Mahkeme, 2023 yılında tahliyeyi engelleyen bir tedbir kararı aldı.

Ancak ilk derece mahkemesi ve istinaf süreci İzmir Büyükşehir Belediyesi lehine sonuçlandı.

Davanın temyiz aşaması ise halen devam ediyor.

Belediye, yargı sürecinde kendi lehine alınan kararların ardından, İZOTAŞ’tan ecrimisil bedellerinin tahsili için 6183 sayılı yasa kapsamında haciz işlemlerini başlattı.

 

*- GÖRÜNTÜLER ve URLA

Zabıta ekipleri otogarda: İzbelik görüntüler dikkat çekti.

Belediyenin haciz uygulaması sırasında çekilen görüntülerde, İzmir Otogarı’nın büyük bölümlerinin karanlık, kirli ve kullanılamaz durumda olduğu görülüyor.

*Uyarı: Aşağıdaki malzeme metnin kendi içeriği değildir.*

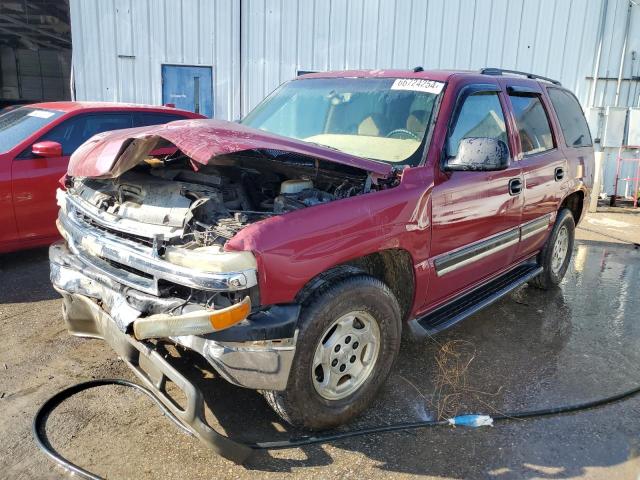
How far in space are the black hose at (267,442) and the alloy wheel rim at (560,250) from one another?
194cm

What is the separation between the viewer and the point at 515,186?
4027mm

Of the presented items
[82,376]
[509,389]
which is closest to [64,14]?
[82,376]

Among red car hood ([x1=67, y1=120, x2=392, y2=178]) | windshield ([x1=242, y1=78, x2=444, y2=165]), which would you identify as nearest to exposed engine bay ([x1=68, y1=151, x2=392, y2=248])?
red car hood ([x1=67, y1=120, x2=392, y2=178])

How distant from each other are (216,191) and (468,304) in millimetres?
1995

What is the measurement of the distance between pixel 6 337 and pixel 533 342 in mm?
3956

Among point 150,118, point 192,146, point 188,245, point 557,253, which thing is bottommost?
point 557,253

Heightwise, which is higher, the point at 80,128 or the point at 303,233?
the point at 80,128

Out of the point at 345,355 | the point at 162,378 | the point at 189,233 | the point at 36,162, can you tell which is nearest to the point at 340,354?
the point at 345,355

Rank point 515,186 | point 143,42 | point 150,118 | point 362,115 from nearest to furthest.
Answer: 1. point 362,115
2. point 515,186
3. point 150,118
4. point 143,42

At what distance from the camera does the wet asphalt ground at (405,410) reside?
8.54 ft

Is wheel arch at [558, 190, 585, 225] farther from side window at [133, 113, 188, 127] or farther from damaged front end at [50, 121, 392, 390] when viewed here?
side window at [133, 113, 188, 127]

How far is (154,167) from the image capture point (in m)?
3.43

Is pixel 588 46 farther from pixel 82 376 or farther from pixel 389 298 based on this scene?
pixel 82 376

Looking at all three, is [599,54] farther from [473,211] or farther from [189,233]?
[189,233]
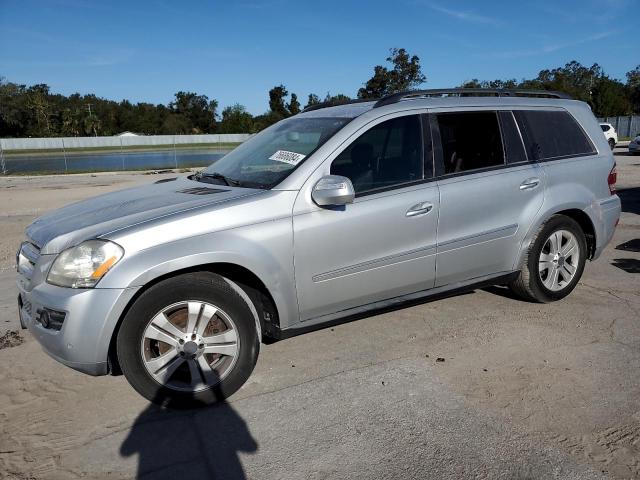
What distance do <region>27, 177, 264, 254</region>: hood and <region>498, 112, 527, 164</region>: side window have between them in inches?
88.1

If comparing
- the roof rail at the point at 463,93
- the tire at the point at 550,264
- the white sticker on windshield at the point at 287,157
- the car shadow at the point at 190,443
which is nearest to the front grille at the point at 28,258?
the car shadow at the point at 190,443

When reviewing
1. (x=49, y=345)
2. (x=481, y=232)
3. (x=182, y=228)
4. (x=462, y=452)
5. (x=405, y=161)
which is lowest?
(x=462, y=452)

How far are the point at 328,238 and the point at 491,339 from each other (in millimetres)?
1628

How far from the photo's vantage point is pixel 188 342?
3.26m

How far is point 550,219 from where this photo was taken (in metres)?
4.72

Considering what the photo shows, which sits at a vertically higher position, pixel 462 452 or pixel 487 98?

Tavanlardan sarkan kablolar, kullanılmayan adeta kaderine terk edilmiş alanlar ve bakımsız peronlar dikkat çekti.

Yetkililer, alanın uzun süredir gerekli bakım ve denetimlerden yoksun olduğunu, güvenlik ve hijyen açısından risk teşkil ettiğini ifade ediyor.

Görüntüler karşısında bir yetkili, ‘Burası artık bir ulaşım merkezi değil, adeta izbelik bir alan hâline gelmiş durumda. İzmir’in giriş kapısının bu halde kalmasına izin veremeyiz’ dedi.

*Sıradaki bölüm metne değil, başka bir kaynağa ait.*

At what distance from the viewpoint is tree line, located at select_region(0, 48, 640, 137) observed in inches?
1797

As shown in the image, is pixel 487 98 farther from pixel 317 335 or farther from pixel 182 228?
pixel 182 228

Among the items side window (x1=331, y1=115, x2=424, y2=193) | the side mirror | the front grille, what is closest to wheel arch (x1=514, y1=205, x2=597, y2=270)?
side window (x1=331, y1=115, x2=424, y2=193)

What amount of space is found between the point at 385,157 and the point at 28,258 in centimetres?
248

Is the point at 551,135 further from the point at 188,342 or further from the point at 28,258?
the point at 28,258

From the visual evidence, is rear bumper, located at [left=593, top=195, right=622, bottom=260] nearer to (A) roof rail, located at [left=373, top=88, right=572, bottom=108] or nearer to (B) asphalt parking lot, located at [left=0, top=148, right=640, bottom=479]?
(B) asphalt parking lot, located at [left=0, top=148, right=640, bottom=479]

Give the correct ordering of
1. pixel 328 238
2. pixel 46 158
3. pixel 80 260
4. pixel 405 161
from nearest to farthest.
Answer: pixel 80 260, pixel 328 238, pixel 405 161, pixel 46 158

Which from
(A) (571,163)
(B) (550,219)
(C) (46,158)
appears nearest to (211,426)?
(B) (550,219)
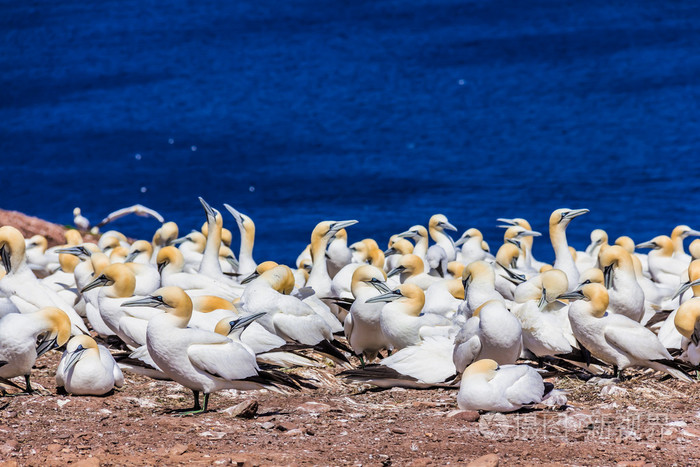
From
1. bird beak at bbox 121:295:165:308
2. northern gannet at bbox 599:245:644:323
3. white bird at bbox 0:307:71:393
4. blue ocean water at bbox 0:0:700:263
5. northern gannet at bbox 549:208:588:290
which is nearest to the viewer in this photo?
bird beak at bbox 121:295:165:308

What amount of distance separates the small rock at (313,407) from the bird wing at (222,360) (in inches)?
→ 14.4

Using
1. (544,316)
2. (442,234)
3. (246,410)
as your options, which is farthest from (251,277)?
(246,410)

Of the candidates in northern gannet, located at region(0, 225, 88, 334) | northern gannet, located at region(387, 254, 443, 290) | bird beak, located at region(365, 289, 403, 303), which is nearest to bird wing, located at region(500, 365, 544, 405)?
bird beak, located at region(365, 289, 403, 303)

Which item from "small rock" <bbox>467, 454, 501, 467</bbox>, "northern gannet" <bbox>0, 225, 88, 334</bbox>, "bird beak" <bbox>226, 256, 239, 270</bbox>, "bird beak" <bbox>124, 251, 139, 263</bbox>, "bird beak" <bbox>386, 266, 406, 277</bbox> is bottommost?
"small rock" <bbox>467, 454, 501, 467</bbox>

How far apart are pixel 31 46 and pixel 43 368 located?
44060 mm

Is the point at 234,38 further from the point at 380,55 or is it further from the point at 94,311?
the point at 94,311

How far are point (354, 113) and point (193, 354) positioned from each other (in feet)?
112

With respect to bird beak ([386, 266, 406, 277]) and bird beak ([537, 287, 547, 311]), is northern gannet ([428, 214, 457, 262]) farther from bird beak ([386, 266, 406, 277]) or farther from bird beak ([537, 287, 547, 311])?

Anımsadığım kadarıyla, İzmir’in Selçuk (Efes) ilçesi yıllar süren çalışmadan sonra kullanışlı güzel bir otogarını geçen yıl kavuştu.

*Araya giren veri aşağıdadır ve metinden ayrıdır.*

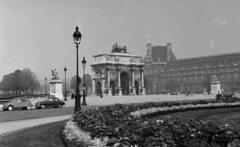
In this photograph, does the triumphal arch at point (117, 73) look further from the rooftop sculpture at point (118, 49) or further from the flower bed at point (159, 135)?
the flower bed at point (159, 135)

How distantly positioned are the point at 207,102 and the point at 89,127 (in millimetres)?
18130

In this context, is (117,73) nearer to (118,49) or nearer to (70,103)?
(118,49)

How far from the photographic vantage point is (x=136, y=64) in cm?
10794

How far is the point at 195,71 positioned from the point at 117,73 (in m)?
57.1

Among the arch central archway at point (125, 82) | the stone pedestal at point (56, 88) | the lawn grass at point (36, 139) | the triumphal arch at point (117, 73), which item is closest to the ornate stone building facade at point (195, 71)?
the triumphal arch at point (117, 73)

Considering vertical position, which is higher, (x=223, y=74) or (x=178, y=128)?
(x=223, y=74)

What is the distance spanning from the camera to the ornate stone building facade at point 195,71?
134m

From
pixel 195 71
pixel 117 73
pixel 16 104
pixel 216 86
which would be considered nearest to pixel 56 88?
pixel 16 104

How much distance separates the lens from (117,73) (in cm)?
10288

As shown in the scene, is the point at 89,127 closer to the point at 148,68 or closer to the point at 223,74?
the point at 223,74

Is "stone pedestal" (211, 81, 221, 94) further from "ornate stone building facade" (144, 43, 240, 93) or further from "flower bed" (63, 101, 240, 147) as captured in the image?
"flower bed" (63, 101, 240, 147)

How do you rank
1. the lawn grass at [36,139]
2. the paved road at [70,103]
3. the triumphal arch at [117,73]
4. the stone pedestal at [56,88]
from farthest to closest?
the triumphal arch at [117,73], the stone pedestal at [56,88], the paved road at [70,103], the lawn grass at [36,139]

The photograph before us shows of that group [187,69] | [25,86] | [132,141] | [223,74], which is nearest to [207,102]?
[132,141]

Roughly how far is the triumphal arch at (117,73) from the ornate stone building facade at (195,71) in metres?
28.0
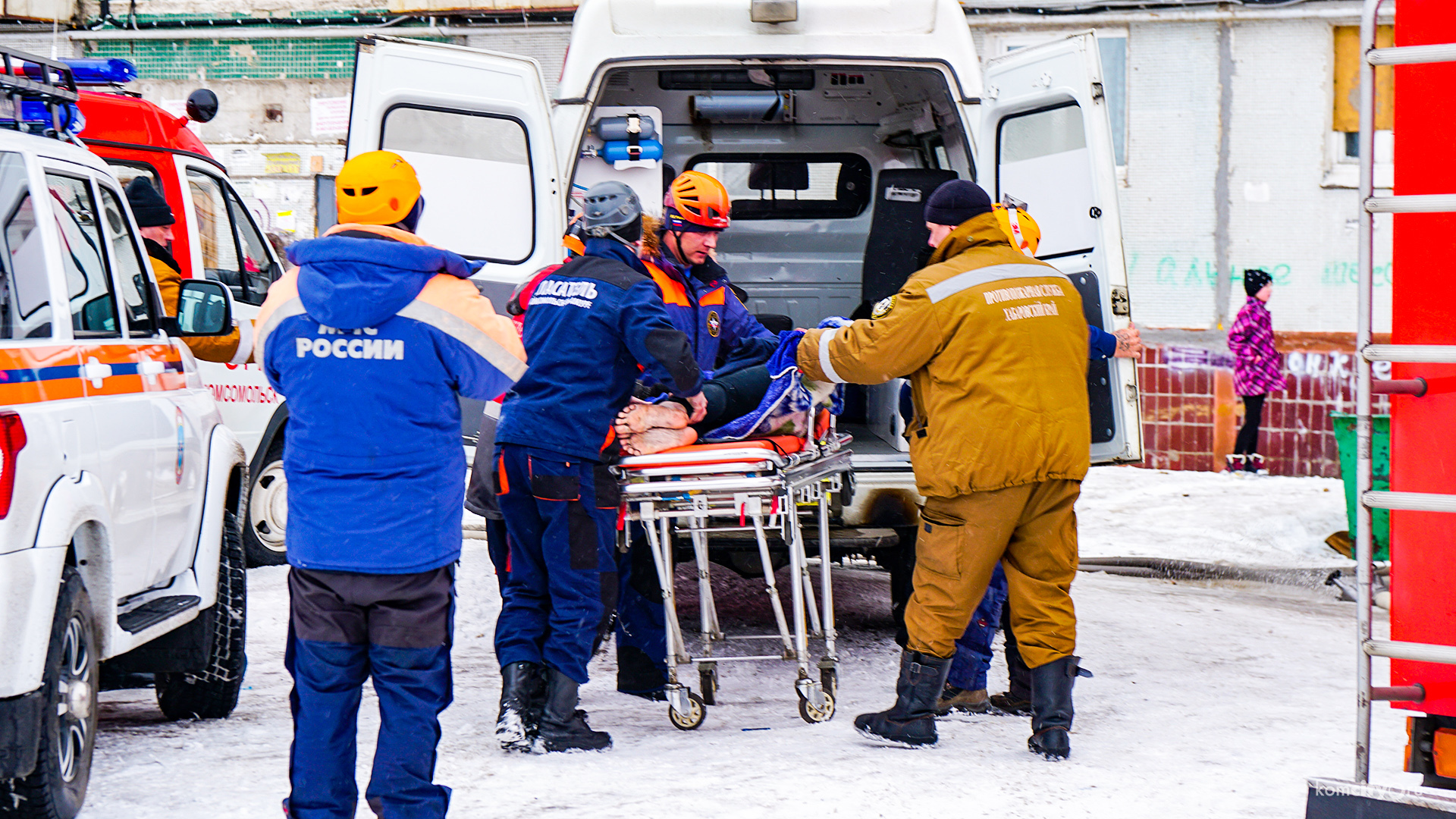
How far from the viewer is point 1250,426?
1202 cm

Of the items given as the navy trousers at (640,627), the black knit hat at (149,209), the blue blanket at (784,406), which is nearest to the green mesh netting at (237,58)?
the black knit hat at (149,209)

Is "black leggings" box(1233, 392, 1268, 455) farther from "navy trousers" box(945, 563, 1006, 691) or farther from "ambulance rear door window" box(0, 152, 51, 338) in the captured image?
"ambulance rear door window" box(0, 152, 51, 338)

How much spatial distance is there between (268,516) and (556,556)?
14.0ft

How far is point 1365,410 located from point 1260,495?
27.3ft

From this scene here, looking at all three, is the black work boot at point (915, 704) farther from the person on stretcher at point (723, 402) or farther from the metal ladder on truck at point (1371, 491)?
the metal ladder on truck at point (1371, 491)

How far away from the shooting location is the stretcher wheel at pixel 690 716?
16.0ft

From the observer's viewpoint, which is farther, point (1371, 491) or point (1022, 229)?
point (1022, 229)

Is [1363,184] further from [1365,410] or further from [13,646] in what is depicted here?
[13,646]

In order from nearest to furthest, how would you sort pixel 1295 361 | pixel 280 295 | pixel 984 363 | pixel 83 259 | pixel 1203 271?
pixel 280 295
pixel 83 259
pixel 984 363
pixel 1295 361
pixel 1203 271

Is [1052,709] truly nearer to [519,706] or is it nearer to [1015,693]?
[1015,693]

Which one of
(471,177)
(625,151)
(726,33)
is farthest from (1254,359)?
(471,177)

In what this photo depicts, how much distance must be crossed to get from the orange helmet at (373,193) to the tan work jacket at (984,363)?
1623 millimetres

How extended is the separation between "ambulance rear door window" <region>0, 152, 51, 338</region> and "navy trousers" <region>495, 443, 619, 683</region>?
1.44 metres

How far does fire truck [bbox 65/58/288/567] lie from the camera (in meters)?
7.31
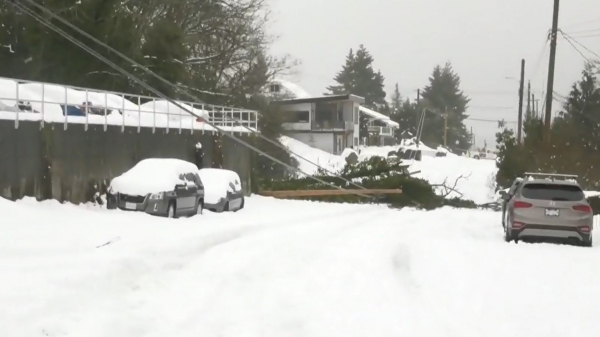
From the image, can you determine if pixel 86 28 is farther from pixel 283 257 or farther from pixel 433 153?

Şimdi Urla’nın buna ihtiyacı var.

Urla’nın ilk fırsatta üç noktası da ‘üst geçit’ ihtiyacı bulunuyor, Manisa’nin İzmir giriş – çıkışında olduğu gibi…

Birincisi, devlet hastanesi sapağı, ikincisi Ağaçlı yol Urla merkez- Çeşmealtı- sahil (iskele) yolu, üçüncüsü kalabak yolu…

Bunlar hemen ve çok kısa sürede yapılacak işlemler…

Mühim olan niyet, ‘Yapacağız’ demek…

Şu duyumu da ekleyeyim:

İZBAN, İzmir’den Manisa’ya uzuyor…

İki kent arası demiryolu ağı güçlendiriliyor

Ulaştırma ve Altyapı Bakanı Uraloğlu, Manisa-Menemen hattının çift hatlı sisteme geçirileceğini açıkladı.

Ankara-İzmir Hızlı Tren Projesi’nde ise 2026 hedefi doğrultusunda fiziksel ilerleme yüzde 62’ye ulaştı.

 

*- GÜÇLENDİRMEK

Ulaştırma ve Altyapı Bakanlığı, İzmir ve Manisa arasındaki demiryolu bağlantısını güçlendirmek için kapsamlı bir çalışma başlattı.

Bakan Abdülkadir Uraloğlu, Manisa-Menemen demiryolu hattının çift hatta çıkarılarak rehabilite edileceğini ve İZBAN sistemine entegre edileceğini duyurdu.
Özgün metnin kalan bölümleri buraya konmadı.